I think the following code is not efficient.(using a HashSet to dedup)
Thanks:)
private static class MyReducer extends
Reducer<LongWritable,LongWritable,LongWritable,LongsWritable>
{
HashSet<Long> uids=new HashSet<Long>();
LongsWritable unique_uids=new LongsWritable();
public void reduce(LongWritable key,Iterable<LongWritable> values,Context
context)throws IOException,InterruptedException
{
uids.clear();
for(LongWritable v:values)
{
uids.add(v.get());
}
int size=uids.size();
long[] l=new long[size];
int i=0;
for(long uid:uids)
{
l[i]=uid;
i++;
}
unique_uids.Set(l);
context.write(key,unique_uids);
}
}
2011/8/3 Harsh J <ha...@cloudera.com>
> Use MapReduce :)
>
> If map output: (key, value)
> Then reduce input becomes: (key, [iterator of values across all maps
> with (key, value)])
>
> I believe this is very similar to the wordcount example, but minus the
> summing. For a given key, you get all the values that carry that key
> in the reducer. Have you tried to run a simple program to achieve this
> before asking? Or is something specifically not working?

• **REQUIRED ACTION A**:
Print the stretch of the forum thread from "private static class" through "for(LongWritable v:values)", keeping every character unchanged.
• **REQUIRED ACTION B**:
Answer these questions about the forum thread, one per line:
(i) Which Java collection does the code use to remove duplicates?
(ii) What date appears on the line that introduces the quoted reply?
(iii) Which example does the reply say the task closely resembles, and what does it leave out?
• **REQUIRED ACTION C**:
Translate this sentence from the forum thread into Spanish: "For a given key, you get all the values that carry that key in the reducer."
The data that follows this text has nothing to do with the work here.

• **DATASET**:

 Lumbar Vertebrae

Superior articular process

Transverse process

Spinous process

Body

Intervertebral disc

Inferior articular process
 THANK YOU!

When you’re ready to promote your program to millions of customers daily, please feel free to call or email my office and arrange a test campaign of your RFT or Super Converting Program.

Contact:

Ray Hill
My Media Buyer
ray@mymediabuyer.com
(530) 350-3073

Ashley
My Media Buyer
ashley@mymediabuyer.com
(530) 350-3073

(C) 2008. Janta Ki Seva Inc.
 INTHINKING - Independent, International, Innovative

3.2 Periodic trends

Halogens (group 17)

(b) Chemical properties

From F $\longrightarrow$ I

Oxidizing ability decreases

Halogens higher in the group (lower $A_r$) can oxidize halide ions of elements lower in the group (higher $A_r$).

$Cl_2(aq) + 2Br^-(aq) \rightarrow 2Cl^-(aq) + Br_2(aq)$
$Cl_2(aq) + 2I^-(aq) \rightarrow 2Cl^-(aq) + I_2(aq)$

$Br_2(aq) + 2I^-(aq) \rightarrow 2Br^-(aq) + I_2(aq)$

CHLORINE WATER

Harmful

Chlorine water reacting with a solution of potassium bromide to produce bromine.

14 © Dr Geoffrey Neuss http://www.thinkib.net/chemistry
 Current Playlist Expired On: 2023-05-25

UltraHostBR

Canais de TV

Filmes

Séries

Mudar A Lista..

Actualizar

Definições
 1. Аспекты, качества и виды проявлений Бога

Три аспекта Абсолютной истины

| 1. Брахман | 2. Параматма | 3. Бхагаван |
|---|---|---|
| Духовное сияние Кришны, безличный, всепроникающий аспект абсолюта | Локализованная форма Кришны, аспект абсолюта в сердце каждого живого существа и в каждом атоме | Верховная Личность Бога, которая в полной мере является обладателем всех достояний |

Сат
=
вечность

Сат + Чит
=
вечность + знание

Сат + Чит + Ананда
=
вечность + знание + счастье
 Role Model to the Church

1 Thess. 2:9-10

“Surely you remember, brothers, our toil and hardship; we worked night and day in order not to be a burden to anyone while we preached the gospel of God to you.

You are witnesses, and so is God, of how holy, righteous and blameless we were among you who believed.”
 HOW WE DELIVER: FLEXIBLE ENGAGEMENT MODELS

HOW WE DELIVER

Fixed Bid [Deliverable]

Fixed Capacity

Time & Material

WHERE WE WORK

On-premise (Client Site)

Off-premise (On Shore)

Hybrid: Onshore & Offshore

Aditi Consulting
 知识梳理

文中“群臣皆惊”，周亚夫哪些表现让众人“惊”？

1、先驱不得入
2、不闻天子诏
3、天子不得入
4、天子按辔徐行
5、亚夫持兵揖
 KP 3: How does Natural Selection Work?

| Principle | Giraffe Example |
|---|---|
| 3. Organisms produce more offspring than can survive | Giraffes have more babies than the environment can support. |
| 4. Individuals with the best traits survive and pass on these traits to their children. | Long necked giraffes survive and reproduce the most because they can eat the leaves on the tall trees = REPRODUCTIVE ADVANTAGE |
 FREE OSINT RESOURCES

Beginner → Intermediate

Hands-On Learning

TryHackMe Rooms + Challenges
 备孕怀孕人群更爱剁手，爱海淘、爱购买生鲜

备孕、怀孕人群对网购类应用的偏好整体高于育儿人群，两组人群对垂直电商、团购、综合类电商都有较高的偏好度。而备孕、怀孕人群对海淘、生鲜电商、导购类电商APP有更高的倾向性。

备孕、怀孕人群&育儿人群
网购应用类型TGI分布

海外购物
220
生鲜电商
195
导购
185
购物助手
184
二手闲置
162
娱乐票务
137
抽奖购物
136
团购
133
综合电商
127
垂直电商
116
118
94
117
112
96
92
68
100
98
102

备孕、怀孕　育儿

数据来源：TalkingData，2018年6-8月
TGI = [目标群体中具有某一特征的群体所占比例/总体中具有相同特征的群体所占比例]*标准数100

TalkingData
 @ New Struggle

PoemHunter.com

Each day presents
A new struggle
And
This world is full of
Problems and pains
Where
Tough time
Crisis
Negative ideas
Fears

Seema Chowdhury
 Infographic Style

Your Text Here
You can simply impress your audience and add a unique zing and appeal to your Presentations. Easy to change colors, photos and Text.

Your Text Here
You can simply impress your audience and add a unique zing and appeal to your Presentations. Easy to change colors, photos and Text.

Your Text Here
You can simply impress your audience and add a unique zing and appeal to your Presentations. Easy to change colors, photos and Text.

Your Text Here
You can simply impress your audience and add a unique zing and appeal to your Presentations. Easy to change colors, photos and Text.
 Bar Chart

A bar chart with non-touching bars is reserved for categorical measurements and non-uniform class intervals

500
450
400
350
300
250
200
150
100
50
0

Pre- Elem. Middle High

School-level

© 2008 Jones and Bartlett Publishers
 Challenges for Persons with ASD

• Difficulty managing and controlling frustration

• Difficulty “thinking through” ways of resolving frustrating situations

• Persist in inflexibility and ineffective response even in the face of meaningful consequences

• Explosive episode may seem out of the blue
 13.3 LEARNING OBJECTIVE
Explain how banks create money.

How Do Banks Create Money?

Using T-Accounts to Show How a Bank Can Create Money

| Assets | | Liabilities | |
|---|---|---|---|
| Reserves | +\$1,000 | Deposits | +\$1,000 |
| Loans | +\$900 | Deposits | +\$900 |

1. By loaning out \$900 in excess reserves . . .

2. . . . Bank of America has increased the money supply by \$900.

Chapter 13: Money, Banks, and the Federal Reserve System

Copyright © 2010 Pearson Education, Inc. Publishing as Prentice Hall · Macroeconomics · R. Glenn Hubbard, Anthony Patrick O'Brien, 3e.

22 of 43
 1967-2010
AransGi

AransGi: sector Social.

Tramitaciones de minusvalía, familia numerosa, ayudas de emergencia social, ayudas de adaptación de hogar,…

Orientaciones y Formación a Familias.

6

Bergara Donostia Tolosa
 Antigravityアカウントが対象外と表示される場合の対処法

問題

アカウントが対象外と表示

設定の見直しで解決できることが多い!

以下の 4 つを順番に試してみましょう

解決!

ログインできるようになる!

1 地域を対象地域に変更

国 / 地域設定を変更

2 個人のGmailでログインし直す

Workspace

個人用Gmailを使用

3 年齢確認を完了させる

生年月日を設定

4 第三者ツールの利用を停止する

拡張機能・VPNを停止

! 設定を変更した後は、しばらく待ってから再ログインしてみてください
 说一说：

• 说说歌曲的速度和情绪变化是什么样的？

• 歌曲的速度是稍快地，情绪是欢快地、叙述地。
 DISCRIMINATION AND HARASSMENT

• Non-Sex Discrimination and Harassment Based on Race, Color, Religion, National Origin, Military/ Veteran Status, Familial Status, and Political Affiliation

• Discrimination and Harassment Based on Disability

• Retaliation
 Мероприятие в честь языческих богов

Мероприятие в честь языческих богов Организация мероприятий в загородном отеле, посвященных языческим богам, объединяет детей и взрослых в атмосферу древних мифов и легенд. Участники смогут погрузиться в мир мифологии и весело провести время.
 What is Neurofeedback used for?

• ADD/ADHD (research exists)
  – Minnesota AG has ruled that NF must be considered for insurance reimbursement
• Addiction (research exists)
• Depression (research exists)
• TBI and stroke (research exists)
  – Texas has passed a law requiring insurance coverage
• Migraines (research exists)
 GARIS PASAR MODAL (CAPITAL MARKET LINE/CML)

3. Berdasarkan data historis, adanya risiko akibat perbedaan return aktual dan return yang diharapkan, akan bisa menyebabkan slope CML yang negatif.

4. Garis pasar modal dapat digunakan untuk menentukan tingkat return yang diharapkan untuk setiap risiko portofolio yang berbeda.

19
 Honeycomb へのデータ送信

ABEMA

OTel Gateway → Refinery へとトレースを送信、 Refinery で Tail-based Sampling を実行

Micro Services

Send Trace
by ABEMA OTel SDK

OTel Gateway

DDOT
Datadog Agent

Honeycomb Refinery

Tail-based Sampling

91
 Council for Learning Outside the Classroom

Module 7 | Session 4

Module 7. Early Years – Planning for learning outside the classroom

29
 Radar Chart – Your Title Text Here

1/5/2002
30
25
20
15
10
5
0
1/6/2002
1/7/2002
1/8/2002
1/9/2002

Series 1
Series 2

• **ANSWER AREA A**:
private static class MyReducer extends
Reducer<LongWritable,LongWritable,LongWritable,LongsWritable>
{
HashSet<Long> uids=new HashSet<Long>();
LongsWritable unique_uids=new LongsWritable();
public void reduce(LongWritable key,Iterable<LongWritable> values,Context
context)throws IOException,InterruptedException
{
uids.clear();
for(LongWritable v:values)

• **ANSWER AREA B**:
(i) A HashSet.
(ii) 2011/8/3.
(iii) The wordcount example, without the summing.

• **ANSWER AREA C**:
Para una clave dada, obtienes en el reductor todos los valores que llevan esa clave.